Así que llego al convencimiento de que todo es culpa de una diferencia en el proyecto vital con los hombres que he conocido, segura de que si ambos partimos del deseo de una relación estable y de compartir muchas cosas juntos, todo va a ir sobre ruedas. Y me lío la manta a la cabeza y me registro en una web para encontrar pareja, de esas que parecen serias, y pago un abono de tres meses, no sin antes prometerme a mí misma que es el último cartucho que quemo, antes de solicitar ingreso como monja de clausura y dedicarme a hornear galletitas para sufragar los gastos del convento. Así que vuelco en el apartado ¿Qué busco? de mi perfil todo el dolor que dejaron relaciones anteriores, toda la desilusión, toda mi sensación de fracaso. “Busco esto, esto y esto. Y ni de lejos voy a tolerar esto, ni lo otro. Si no encajas en lo que lees, ni pierdas el tiempo, ni me lo hagas perder a mí”. Hubo hombres que contactaron conmigo sólo para decirme que era una borde y que así no iba a ligar nada, pero yo estaba segura de que ese filtro me ayudaría a no volver a emparejarme con el hombre equivocado. También llegaron mensajes de hombres de fuera de mi ciudad que se lamentaron de no vivir más cerca y poder conocer a una mujer con las ideas tan claras. Hubo otros que me escribieron sin leer siquiera el perfil que me llevó horas redactar. A esos les dediqué el mismo tiempo que ellos me habían dedicado a mí. Y sólo hubo un par, de entre las varias decenas que se decidieron a contactarme, con los que creí que merecía la pena intentarlo. Y digo creí porque, evidentemente, tampoco fue lo que esperaba, ya que resultó que algunos disfrutan más con el juego de la seducción y el flirteo que consolidando la relación que ya tienen.

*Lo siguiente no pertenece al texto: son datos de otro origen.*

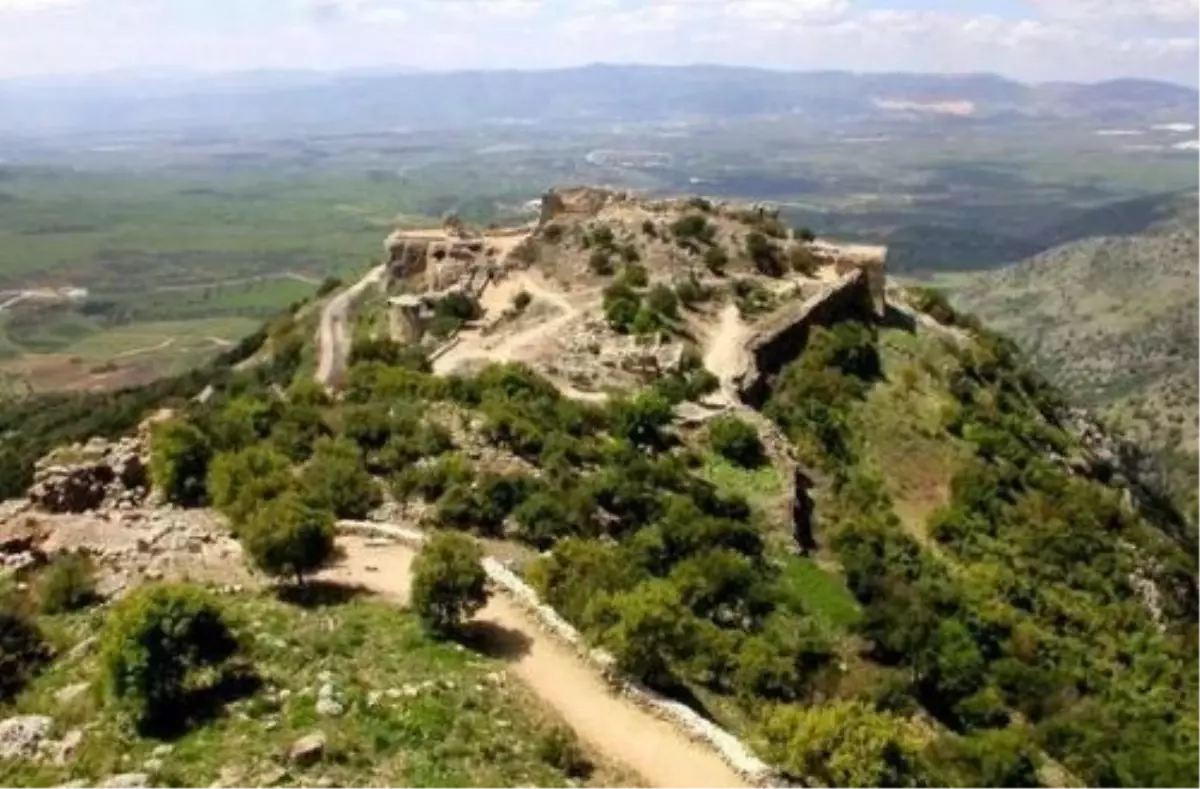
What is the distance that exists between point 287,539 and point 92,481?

Me hace gracia que me reprochen que siempre soy yo quien dejo a mis parejas. Yo opino que quien pronuncia las palabras no es, necesariamente, quien toma la decisión. Cuando tú pides lo que necesitas y te dicen que no te lo dan, aún a conciencia de que van a perderte, no eres tú quien los deja a ellos. N’est-ce pas, mon cheri?
Creo firmemente que todo pasa por una razón y que cuando una historia se repite en nuestra vida es porque hay una lección que todavía no hemos aprendido. Y yo, de todos estos intentos de rehacer mi vida amorosa, he sacado varias conclusiones.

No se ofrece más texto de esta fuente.